• **EXERCISE GOAL**: Beginning with the line where "From the viewpoint" appears, restate the lines word for word through the last one in the listing.

• **INPUT ROWS**:

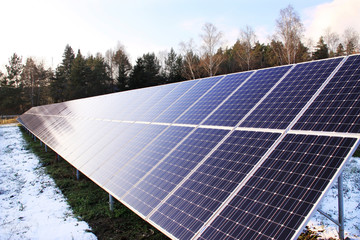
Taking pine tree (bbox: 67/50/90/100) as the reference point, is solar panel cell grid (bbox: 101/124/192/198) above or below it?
below

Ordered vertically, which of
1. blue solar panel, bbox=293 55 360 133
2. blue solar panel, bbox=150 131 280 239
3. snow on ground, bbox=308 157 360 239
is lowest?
snow on ground, bbox=308 157 360 239

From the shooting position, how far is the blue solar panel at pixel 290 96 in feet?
18.6

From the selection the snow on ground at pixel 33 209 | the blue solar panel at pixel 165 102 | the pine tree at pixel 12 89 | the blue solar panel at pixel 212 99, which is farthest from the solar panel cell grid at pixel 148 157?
the pine tree at pixel 12 89

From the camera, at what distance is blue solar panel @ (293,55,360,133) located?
4.55 metres

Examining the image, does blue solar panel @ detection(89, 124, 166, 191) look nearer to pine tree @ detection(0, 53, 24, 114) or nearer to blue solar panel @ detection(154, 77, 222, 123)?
blue solar panel @ detection(154, 77, 222, 123)

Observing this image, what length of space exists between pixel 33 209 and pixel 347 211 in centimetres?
1224

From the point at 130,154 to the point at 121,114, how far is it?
16.7 feet

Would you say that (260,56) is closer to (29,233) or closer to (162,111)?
(162,111)

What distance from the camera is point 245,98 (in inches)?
292

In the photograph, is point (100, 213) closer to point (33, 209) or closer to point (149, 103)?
point (33, 209)

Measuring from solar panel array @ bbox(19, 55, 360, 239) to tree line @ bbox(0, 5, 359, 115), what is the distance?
42642mm

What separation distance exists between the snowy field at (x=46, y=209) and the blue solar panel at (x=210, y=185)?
381 cm

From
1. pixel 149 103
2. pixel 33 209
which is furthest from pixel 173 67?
pixel 33 209

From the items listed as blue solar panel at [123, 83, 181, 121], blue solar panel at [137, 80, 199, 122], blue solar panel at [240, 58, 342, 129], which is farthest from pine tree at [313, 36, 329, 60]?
blue solar panel at [240, 58, 342, 129]
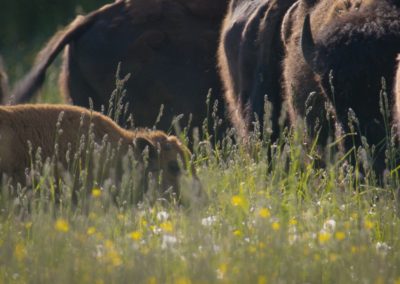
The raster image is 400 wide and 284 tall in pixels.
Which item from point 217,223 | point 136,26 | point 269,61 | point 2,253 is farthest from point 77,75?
point 2,253

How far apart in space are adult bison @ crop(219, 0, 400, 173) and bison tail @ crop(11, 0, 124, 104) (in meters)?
1.73

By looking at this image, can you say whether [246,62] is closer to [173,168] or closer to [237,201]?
[173,168]

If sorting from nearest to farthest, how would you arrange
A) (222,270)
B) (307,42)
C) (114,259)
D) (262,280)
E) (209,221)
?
(262,280), (222,270), (114,259), (209,221), (307,42)

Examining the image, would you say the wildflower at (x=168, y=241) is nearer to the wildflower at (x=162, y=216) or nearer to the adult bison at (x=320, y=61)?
the wildflower at (x=162, y=216)

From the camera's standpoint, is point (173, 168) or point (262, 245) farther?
point (173, 168)

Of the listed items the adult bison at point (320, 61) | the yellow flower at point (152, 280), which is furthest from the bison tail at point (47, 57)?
the yellow flower at point (152, 280)

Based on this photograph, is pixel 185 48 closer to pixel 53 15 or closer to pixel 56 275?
pixel 56 275

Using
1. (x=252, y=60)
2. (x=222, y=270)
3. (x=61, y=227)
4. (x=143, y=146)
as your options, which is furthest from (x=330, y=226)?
(x=252, y=60)

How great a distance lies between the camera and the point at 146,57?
372 inches

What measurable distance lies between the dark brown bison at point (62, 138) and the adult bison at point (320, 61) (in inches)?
35.2

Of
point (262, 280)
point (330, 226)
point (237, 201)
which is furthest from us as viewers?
point (237, 201)

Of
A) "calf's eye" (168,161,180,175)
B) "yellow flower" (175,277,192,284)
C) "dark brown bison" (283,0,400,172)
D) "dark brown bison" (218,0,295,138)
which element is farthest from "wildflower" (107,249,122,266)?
"dark brown bison" (218,0,295,138)

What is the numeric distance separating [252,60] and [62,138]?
1910 millimetres

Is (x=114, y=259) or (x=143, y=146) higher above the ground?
(x=114, y=259)
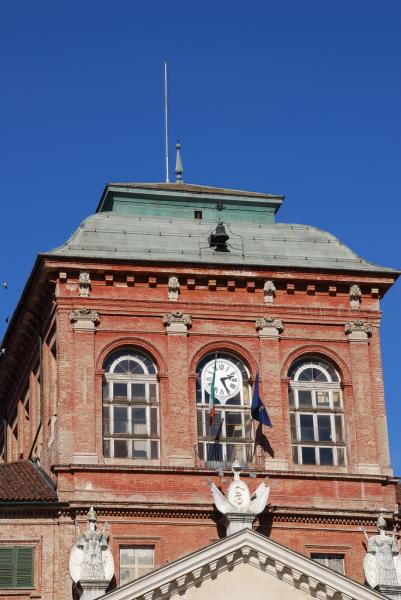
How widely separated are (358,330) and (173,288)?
641cm

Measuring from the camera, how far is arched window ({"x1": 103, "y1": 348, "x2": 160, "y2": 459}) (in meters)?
57.2

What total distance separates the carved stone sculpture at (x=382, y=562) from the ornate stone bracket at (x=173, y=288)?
10297mm

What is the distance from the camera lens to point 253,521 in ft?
182

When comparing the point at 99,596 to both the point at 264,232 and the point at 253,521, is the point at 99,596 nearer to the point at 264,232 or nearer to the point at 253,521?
the point at 253,521

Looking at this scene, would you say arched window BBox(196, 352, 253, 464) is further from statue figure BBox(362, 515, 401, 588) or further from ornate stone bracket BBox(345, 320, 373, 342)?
statue figure BBox(362, 515, 401, 588)

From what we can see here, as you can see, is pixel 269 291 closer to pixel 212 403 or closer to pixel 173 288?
pixel 173 288

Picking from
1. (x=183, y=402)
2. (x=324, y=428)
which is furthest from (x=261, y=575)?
(x=324, y=428)

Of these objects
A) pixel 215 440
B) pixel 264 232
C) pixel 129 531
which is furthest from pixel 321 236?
pixel 129 531

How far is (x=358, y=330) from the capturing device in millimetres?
60094

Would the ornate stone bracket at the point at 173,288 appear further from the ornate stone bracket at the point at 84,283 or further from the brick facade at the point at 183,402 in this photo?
the ornate stone bracket at the point at 84,283

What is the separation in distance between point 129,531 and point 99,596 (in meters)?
4.69

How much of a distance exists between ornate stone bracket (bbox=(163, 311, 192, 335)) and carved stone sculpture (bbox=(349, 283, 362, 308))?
5.68 metres

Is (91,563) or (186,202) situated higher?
(186,202)

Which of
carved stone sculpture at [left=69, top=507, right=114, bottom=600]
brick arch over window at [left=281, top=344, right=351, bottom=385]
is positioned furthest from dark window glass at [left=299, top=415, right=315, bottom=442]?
carved stone sculpture at [left=69, top=507, right=114, bottom=600]
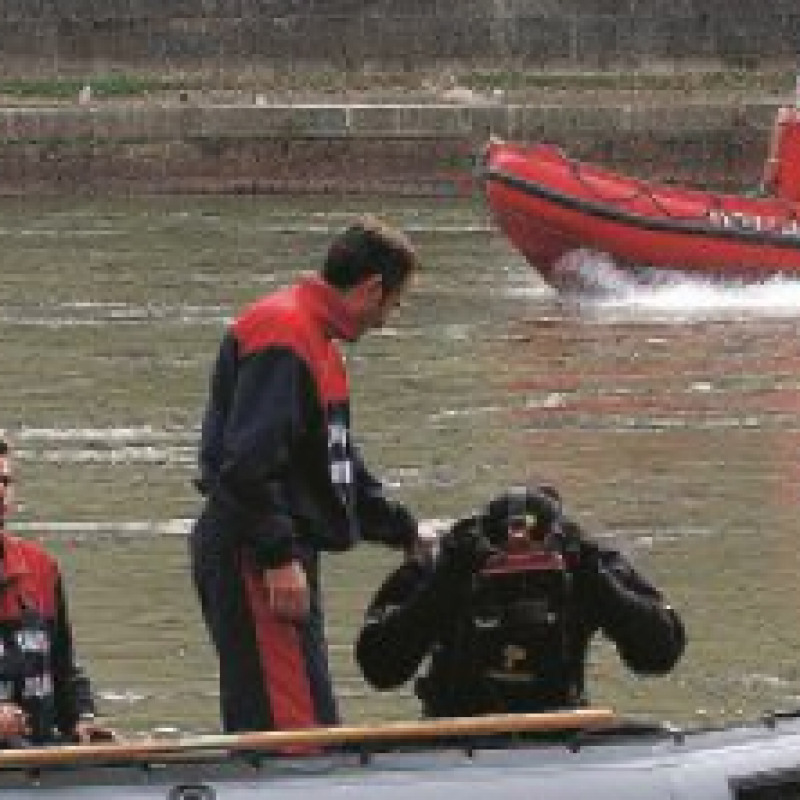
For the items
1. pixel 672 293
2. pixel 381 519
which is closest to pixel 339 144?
pixel 672 293

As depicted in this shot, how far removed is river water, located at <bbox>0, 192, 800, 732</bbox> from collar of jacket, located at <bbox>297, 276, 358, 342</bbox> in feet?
10.1

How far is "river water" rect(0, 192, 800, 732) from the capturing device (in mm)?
11031

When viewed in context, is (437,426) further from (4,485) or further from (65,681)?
(4,485)

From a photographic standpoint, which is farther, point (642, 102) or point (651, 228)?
point (642, 102)

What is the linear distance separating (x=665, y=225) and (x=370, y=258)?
1677cm

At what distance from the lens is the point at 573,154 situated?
108 feet

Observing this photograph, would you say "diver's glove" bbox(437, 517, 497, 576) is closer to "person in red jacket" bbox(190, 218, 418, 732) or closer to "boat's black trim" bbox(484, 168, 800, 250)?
"person in red jacket" bbox(190, 218, 418, 732)

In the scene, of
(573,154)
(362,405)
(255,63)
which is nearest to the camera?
(362,405)

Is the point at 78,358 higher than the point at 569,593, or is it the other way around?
the point at 569,593

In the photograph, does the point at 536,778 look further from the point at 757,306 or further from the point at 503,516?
the point at 757,306

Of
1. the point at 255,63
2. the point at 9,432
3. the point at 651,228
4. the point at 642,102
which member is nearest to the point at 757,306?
the point at 651,228

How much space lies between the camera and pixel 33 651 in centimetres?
691

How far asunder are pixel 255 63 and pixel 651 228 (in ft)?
43.6

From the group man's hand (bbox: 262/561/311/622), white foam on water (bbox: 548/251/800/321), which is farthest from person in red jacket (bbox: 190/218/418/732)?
white foam on water (bbox: 548/251/800/321)
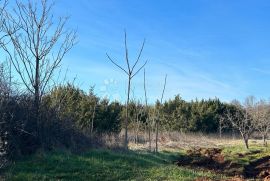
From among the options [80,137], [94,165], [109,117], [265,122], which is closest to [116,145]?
[80,137]

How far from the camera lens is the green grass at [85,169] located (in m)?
11.3

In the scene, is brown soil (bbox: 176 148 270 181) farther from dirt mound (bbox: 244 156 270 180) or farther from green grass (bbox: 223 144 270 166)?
green grass (bbox: 223 144 270 166)

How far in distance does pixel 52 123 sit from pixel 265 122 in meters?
19.5

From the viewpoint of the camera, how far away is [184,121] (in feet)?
143

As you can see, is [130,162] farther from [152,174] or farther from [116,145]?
[116,145]

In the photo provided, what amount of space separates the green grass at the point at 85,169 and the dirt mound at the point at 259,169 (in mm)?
3915

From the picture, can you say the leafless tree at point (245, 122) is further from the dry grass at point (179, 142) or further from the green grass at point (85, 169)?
the green grass at point (85, 169)

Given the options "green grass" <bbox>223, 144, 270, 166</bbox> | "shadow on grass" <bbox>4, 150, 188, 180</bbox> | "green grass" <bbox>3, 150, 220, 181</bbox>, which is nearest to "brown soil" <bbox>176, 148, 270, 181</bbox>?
"green grass" <bbox>223, 144, 270, 166</bbox>

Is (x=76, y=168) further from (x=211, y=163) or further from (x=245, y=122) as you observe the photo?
(x=245, y=122)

• **WRITTEN ANSWER**:
From the viewpoint of the camera, how far away is [184,121] (in feet)?
143

As you can see, is [130,162] farther from [152,174] or farther from [116,145]?
[116,145]

In the photo provided, what amount of space separates the green grass at the point at 85,169 and the dirt mound at the point at 259,169 (in mm)?
3915

From the picture, can you say the leafless tree at point (245, 122) is further from the dry grass at point (179, 142) or further from the green grass at point (85, 169)?
the green grass at point (85, 169)

Given the options "green grass" <bbox>223, 144, 270, 166</bbox> | "shadow on grass" <bbox>4, 150, 188, 180</bbox> | "green grass" <bbox>3, 150, 220, 181</bbox>, which is nearest to "brown soil" <bbox>176, 148, 270, 181</bbox>?
"green grass" <bbox>223, 144, 270, 166</bbox>

Is (x=76, y=168) further from (x=211, y=163) or further from (x=245, y=122) as you observe the photo?
(x=245, y=122)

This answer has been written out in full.